DIRECTIVE:
Starting at the beginning of the material and ending with the line that contains "crumpled hood [60, 287, 614, 406]", give those lines again with "detector" swapped for "scanner" and nothing else changed.

DATA EXCERPTS:
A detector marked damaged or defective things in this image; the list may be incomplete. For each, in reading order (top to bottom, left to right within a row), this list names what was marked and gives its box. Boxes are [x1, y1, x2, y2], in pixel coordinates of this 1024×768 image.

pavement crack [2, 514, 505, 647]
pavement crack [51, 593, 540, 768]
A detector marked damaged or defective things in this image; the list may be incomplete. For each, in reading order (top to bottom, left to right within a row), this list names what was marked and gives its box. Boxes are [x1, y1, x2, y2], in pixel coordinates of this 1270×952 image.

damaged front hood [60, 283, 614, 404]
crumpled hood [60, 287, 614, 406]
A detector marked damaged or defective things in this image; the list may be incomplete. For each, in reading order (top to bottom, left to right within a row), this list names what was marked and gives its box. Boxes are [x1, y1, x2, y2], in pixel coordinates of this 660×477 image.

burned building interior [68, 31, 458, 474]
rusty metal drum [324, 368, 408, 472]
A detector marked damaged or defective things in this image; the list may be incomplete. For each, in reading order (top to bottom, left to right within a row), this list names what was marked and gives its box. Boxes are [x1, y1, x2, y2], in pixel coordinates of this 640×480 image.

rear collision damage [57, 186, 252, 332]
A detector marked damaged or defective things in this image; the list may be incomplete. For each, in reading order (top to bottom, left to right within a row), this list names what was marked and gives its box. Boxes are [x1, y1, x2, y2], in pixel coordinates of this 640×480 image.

OUTPUT:
A scanner marked damaged or defective things in this image; the list may be incomplete. For each, in reading order (top to bottom, left to right within a row), this list names what was marked and gives its box. Boxes are [x1, y1, x2, y2], in pixel coordinates of this 1024×768 image.

pavement crack [2, 514, 505, 647]
pavement crack [51, 593, 540, 768]
A scanner marked damaged or defective things in this image; the list may be incomplete. For each, in reading order (top to bottom, left to right within a row), this list names what was marked and gives its box. Boxes are [x1, y1, x2, y2], in pixel coordinates of this 1270×952 image.

damaged front hood [60, 283, 614, 404]
crumpled hood [60, 287, 614, 406]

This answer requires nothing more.